**READING PASSAGE:**

Purity, Jonathan Franzen (FSG, September 1)

Franzen’s latest blockbuster is either an acceleration or a crash, depending on who gives you the news.

The Story of the Lost Child, Elena Ferrante, trans. Ann Goldstein (Europa, September 1)

The fourth installment in Ferrante’s Neapolitan series brings the decade’s greatest series of novels (so far) to a fitting conclusion.

Two Years Eight Months and Twenty-Eight Nights, Salman Rushdie (Random House, September 8)

Rushdie squeezes his allusive and multi-genre’d novel into just 300 pages. One wishes his tweets were as rich in their brevity.

Did You Ever Have a Family, Bill Clegg (Scout Press, September 8)

Clegg’s first novel was recently long-listed for a Booker in advance of its US release. Before that, he wrote nonfiction about doing crack. Before turning to crack, he was a successful literary agent.

Tram 83, Fiston Mwanza Mujila (Deep Vellum, September 8)

Mujila’s energetic debut about a “modern African gold rush” will be a welcome introduction — for most of us, anyway — to Congolese literature. It has already made waves in France.

The Things We Don’t Do, Andreas Neuman, trans. Nick Caistor and Lorenza Garcia (Open Letter, September 8)

More than most writers, you can tell a Neuman fiction without seeing the name of the author, even in translation. But it may be this often brilliant collection of short fiction that brings him to greater American prominence, even considering the fanfare over Traveler of the Century — a novel that frequently recalled the best work of Thomas Mann.

The Visiting Privilege, Joy Williams (Knopf, September 8)

Ben Marcus chose to include one of Joy Williams’ stories in his new anthology of contemporary American short stories, only to find that it had been written in 1969. It’s a testament to how much American fiction seems to have been written in the wake of her own.

Negroland: A Memoir, Margo Jefferson (Pantheon Books, September 8)

Pulitzer winner Jefferson’s personal history is — as she says about vigorous analysis of race, gender, and class prerogatives — as fundamental as “utensils and clothing.” This is to say that it’s one of the truly indispensable books of 2015.

I Can Give You Anything But Love, Gary Indiana (Rizzoli Ex Libris, September 8)

It’s impossible to agree or disagree with all of Indiana’s (often fearless) critical pronouncements, but it’s likewise impossible to discount his tremendous style, wit, and erudition. Careworn copies of this long overdue memoir will change hands for the rest of the year and beyond.

Half an Inch of Water, Percival Everett (Graywolf, September 15)

“In a perfect world,” Alex Balk once wrote for The Awl, “Percival Everett would dominate the bestseller list to such a degree that they would need to give him his own category.” Half an Inch of Water is not a novel but a collection of short fiction — Everett’s first in 11 years. Balk’s proclamation applies nonetheless.

**STATED TASK A:** From the book roundup, copy the text starting with "Franzen’s latest blockbuster" and going on through "a fitting conclusion.", word for word.

**DATA SHOWN:**
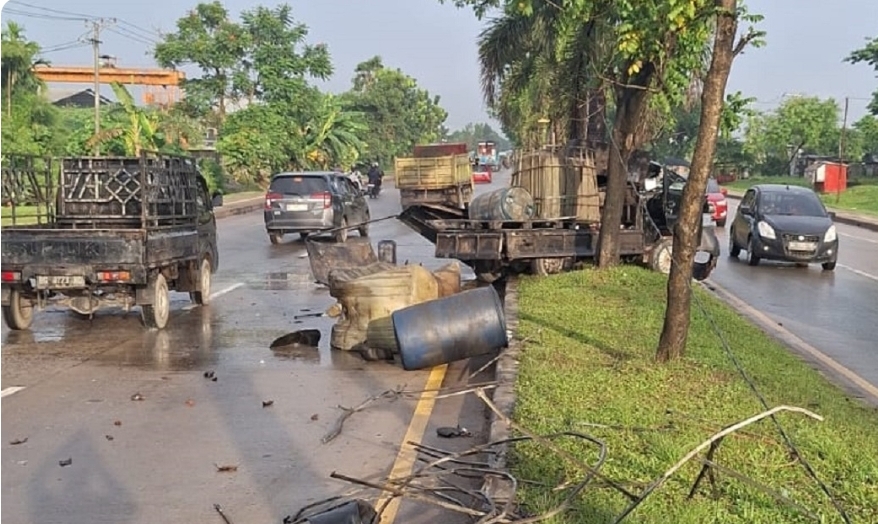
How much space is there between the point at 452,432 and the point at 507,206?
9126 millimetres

==

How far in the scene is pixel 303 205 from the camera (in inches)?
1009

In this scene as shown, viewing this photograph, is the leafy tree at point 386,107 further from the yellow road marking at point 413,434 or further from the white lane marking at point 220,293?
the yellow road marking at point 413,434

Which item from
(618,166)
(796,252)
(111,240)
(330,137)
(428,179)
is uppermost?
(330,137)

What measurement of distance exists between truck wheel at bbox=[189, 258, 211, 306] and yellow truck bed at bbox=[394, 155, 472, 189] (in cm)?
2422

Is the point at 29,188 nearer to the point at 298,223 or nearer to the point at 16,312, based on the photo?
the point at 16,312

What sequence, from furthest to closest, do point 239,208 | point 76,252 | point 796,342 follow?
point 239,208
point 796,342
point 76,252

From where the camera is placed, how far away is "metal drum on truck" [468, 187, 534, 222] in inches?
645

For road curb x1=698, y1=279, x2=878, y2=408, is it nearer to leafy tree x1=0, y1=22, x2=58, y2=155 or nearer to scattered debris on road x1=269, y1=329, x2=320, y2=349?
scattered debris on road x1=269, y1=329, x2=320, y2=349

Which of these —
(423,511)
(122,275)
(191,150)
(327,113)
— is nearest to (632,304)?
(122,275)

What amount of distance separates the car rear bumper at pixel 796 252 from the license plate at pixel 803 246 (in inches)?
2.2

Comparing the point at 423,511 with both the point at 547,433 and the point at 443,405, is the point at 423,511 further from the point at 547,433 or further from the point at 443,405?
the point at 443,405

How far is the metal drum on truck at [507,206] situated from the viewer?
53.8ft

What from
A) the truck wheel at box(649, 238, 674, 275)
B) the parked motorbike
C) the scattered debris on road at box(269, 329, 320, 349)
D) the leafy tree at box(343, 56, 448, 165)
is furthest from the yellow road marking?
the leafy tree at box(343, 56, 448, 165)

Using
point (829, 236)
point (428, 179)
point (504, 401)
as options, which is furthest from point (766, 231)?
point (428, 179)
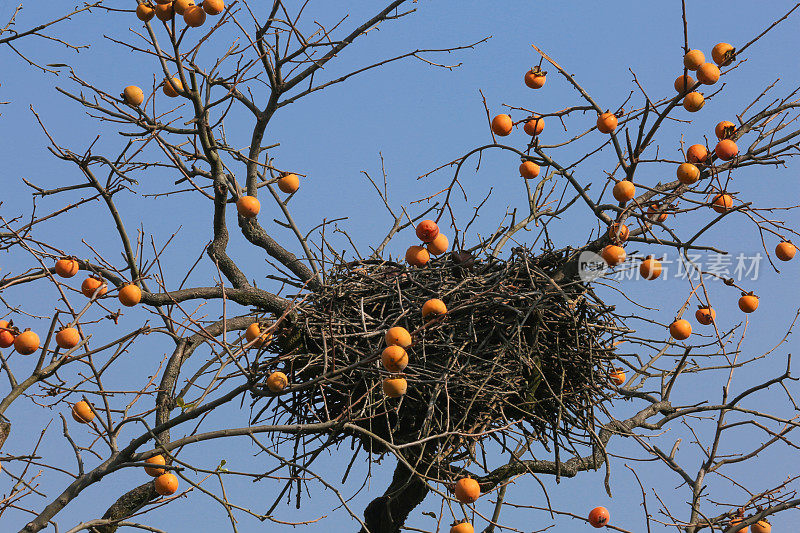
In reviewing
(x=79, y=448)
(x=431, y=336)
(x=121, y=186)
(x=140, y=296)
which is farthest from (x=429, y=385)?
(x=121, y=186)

...

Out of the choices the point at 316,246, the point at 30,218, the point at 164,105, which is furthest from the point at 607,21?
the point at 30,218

**STATED TASK B:** From the records, repeat word for word the lines starting with the line that contains "How much space" and going on through the line that contains "9126 millimetres".

**TASK OUTPUT A:**
Franzen’s latest blockbuster is either an acceleration or a crash, depending on who gives you the news.

The Story of the Lost Child, Elena Ferrante, trans. Ann Goldstein (Europa, September 1)

The fourth installment in Ferrante’s Neapolitan series brings the decade’s greatest series of novels (so far) to a fitting conclusion.

**TASK OUTPUT B:**
How much space is there between the point at 452,432 and the point at 507,206?
9126 millimetres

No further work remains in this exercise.